Scene-based reasoning records
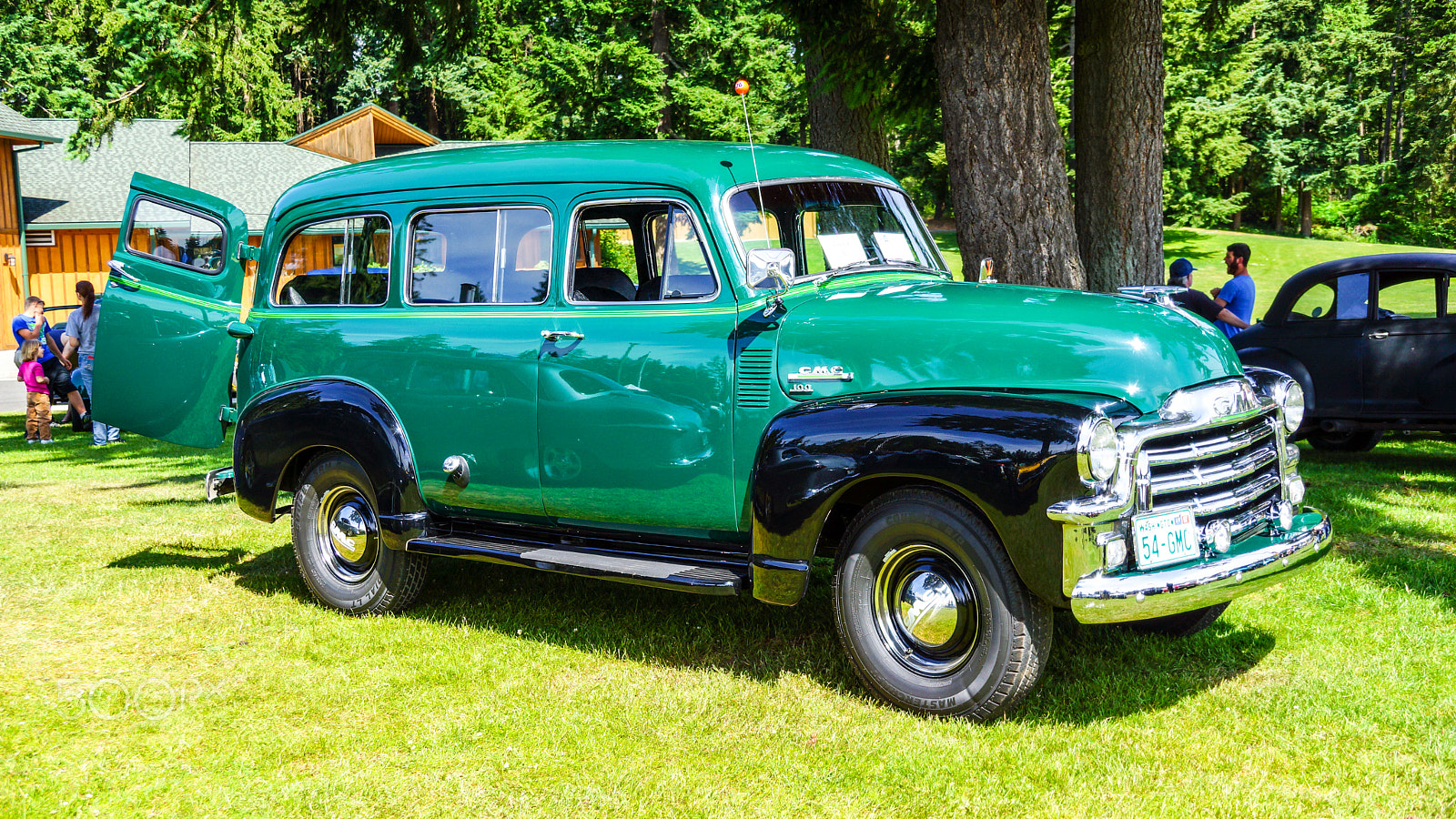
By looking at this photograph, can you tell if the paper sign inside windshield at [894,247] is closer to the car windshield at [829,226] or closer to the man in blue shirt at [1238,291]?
the car windshield at [829,226]

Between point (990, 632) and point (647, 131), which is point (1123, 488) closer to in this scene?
point (990, 632)

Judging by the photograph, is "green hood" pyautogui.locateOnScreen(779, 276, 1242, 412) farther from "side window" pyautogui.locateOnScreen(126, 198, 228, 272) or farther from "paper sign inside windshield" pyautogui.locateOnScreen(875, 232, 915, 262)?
"side window" pyautogui.locateOnScreen(126, 198, 228, 272)

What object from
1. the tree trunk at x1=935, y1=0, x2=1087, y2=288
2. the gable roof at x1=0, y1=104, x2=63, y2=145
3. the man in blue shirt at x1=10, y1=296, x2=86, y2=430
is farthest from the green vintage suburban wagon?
the gable roof at x1=0, y1=104, x2=63, y2=145

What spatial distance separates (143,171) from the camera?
34.4 metres

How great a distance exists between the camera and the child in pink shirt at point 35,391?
14.3 m

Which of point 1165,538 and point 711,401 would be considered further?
point 711,401

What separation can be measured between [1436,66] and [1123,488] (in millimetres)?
57393

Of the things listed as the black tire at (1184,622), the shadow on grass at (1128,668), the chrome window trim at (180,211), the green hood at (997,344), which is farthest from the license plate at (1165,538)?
the chrome window trim at (180,211)

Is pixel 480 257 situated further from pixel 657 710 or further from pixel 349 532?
pixel 657 710

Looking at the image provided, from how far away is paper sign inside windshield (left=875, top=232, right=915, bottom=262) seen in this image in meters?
5.68

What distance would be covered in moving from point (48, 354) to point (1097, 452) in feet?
50.0

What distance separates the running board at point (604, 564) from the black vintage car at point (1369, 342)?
6284 mm

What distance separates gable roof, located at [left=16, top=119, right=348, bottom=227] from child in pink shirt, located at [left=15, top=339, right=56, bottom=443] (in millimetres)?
19579

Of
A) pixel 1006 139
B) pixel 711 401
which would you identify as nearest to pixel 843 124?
pixel 1006 139
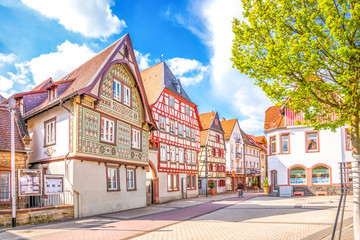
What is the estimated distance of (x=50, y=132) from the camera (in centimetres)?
1917

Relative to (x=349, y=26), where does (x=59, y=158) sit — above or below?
below

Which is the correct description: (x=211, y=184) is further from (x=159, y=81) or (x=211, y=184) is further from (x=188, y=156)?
(x=159, y=81)

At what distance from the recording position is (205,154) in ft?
137

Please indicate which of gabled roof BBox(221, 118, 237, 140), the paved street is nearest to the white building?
the paved street

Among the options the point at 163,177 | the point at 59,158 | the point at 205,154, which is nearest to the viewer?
the point at 59,158

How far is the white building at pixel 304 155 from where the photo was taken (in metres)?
30.2

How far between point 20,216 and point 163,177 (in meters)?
16.0

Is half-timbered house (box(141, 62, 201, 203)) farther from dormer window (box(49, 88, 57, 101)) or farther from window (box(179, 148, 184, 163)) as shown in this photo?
dormer window (box(49, 88, 57, 101))

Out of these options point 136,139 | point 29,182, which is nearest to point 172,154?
point 136,139

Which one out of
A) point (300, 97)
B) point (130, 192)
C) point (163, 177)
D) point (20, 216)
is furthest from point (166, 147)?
point (300, 97)

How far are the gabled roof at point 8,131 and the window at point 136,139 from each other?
6.74 meters

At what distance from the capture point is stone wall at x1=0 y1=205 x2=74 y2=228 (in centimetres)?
1355

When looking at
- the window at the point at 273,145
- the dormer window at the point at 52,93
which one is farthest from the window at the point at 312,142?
the dormer window at the point at 52,93

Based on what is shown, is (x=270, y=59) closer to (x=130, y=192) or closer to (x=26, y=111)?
(x=130, y=192)
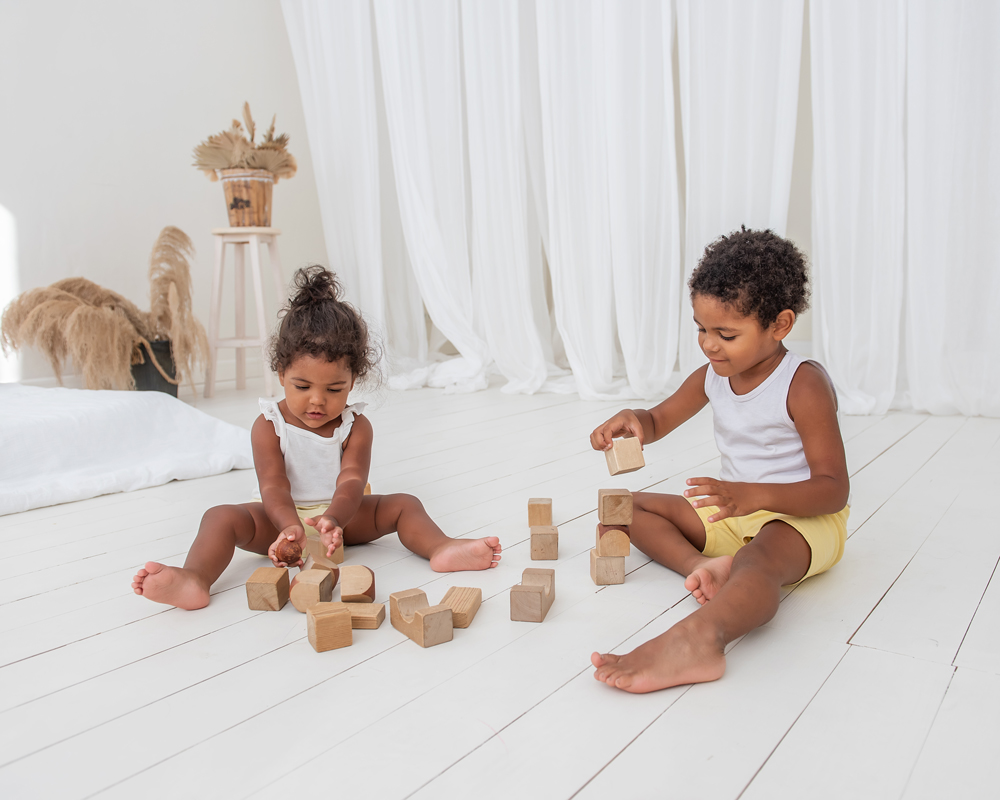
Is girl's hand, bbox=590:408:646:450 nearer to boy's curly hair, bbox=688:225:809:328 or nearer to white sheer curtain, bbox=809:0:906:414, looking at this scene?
boy's curly hair, bbox=688:225:809:328

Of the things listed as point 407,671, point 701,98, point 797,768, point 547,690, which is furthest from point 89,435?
point 701,98

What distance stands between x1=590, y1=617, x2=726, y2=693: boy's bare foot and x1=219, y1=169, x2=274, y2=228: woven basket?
110 inches

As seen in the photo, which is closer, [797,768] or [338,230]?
[797,768]

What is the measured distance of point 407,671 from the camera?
1011mm

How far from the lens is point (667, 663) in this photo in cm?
95

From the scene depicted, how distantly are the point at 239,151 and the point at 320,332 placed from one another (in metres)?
2.13

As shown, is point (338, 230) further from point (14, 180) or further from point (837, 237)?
point (837, 237)

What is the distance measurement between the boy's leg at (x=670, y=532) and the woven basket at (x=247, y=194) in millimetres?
2414

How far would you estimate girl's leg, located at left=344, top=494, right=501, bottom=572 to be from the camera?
135 centimetres

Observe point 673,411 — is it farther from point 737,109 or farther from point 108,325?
point 108,325

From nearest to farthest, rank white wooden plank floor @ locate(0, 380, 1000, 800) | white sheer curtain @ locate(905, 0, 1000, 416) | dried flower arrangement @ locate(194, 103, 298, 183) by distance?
white wooden plank floor @ locate(0, 380, 1000, 800)
white sheer curtain @ locate(905, 0, 1000, 416)
dried flower arrangement @ locate(194, 103, 298, 183)

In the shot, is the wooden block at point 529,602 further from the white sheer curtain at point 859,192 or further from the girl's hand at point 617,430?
the white sheer curtain at point 859,192

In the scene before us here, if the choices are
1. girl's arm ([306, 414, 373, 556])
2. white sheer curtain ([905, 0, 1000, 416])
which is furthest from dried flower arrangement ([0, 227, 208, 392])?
white sheer curtain ([905, 0, 1000, 416])

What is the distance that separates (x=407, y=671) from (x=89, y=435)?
145 cm
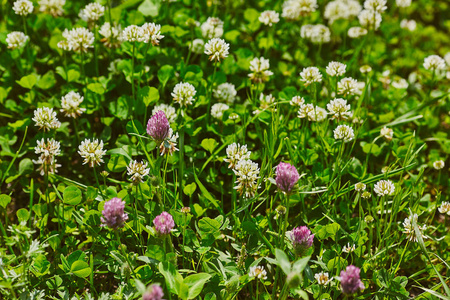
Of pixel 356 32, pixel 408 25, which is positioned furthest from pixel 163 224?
pixel 408 25

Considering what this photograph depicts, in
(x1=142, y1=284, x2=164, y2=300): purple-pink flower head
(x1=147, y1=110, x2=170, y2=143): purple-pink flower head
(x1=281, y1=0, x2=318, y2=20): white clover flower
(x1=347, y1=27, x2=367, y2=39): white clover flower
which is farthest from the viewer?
(x1=347, y1=27, x2=367, y2=39): white clover flower

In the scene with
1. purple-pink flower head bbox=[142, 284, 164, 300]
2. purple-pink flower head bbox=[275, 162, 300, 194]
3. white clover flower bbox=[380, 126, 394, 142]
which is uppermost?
purple-pink flower head bbox=[275, 162, 300, 194]

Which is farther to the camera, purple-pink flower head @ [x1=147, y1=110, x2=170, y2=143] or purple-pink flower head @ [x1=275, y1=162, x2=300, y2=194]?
purple-pink flower head @ [x1=147, y1=110, x2=170, y2=143]

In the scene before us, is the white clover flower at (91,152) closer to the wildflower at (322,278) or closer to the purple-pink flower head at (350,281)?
the wildflower at (322,278)

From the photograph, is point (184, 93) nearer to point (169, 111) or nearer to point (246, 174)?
point (169, 111)

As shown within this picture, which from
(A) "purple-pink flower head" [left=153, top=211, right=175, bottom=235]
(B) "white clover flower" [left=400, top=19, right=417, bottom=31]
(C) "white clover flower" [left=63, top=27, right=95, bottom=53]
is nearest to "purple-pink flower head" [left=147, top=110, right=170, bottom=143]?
(A) "purple-pink flower head" [left=153, top=211, right=175, bottom=235]

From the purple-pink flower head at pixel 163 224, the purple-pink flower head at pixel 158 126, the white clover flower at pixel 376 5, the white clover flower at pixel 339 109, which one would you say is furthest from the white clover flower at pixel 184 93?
the white clover flower at pixel 376 5

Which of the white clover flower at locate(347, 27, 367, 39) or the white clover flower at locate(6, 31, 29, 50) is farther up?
the white clover flower at locate(6, 31, 29, 50)

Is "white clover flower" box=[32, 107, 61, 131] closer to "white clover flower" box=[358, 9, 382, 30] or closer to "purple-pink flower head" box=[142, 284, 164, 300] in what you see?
"purple-pink flower head" box=[142, 284, 164, 300]

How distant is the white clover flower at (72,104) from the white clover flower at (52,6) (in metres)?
0.76

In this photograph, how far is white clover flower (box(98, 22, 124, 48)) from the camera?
2594mm

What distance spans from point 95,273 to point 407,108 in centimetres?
191

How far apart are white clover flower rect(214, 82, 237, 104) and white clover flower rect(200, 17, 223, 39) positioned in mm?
311

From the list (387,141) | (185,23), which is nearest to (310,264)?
(387,141)
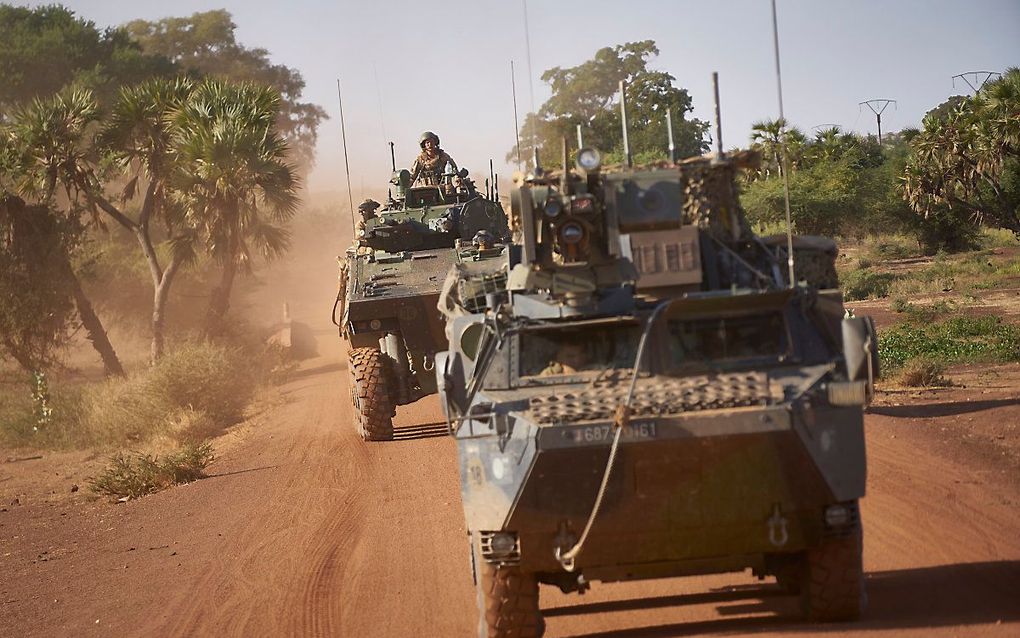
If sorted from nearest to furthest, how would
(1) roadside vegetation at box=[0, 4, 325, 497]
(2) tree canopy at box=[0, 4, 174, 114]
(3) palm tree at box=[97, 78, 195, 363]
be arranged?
(1) roadside vegetation at box=[0, 4, 325, 497], (3) palm tree at box=[97, 78, 195, 363], (2) tree canopy at box=[0, 4, 174, 114]

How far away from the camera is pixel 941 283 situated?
110ft

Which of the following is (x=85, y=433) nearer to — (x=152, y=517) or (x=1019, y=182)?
(x=152, y=517)

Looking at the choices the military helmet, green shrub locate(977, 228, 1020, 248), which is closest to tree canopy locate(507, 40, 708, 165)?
the military helmet

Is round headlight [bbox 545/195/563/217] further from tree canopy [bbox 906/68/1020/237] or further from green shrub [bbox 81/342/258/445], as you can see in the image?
tree canopy [bbox 906/68/1020/237]

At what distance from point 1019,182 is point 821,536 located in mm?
32279

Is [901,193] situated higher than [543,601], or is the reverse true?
[901,193]

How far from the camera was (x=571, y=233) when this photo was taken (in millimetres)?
8031

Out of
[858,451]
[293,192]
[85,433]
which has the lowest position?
[85,433]

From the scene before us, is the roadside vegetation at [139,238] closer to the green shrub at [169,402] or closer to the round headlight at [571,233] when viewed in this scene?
the green shrub at [169,402]

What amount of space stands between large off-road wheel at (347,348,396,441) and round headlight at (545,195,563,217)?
8.53 metres

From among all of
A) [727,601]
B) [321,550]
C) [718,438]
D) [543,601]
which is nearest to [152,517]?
[321,550]

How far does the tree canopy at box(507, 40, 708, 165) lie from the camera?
1217 inches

▸ Brief
Beginning with the line that contains "Is [901,193] situated", quote each line exactly through the last line of the entries above, and nothing beyond them.

▸ Complete response
Is [901,193] situated higher than [543,601], or is the reverse true?
[901,193]

How far from the camera was (x=571, y=233) when this photo was taken (in millimetres)?
8031

Out of
[858,451]
[293,192]
[85,433]
which has the lowest position?
[85,433]

From the scene before us, is the roadside vegetation at [139,238] closer to the green shrub at [169,402] or closer to the round headlight at [571,233] when viewed in this scene?
the green shrub at [169,402]

What amount of space stands between large off-road wheel at (347,348,396,441) and round headlight at (545,195,563,217)?
8.53 metres

From among all of
A) [727,601]
B) [321,550]
C) [718,438]
D) [543,601]
which is nearest to [152,517]?
[321,550]

How far does the tree canopy at box(507, 40, 708, 165) lie from the camera?
1217 inches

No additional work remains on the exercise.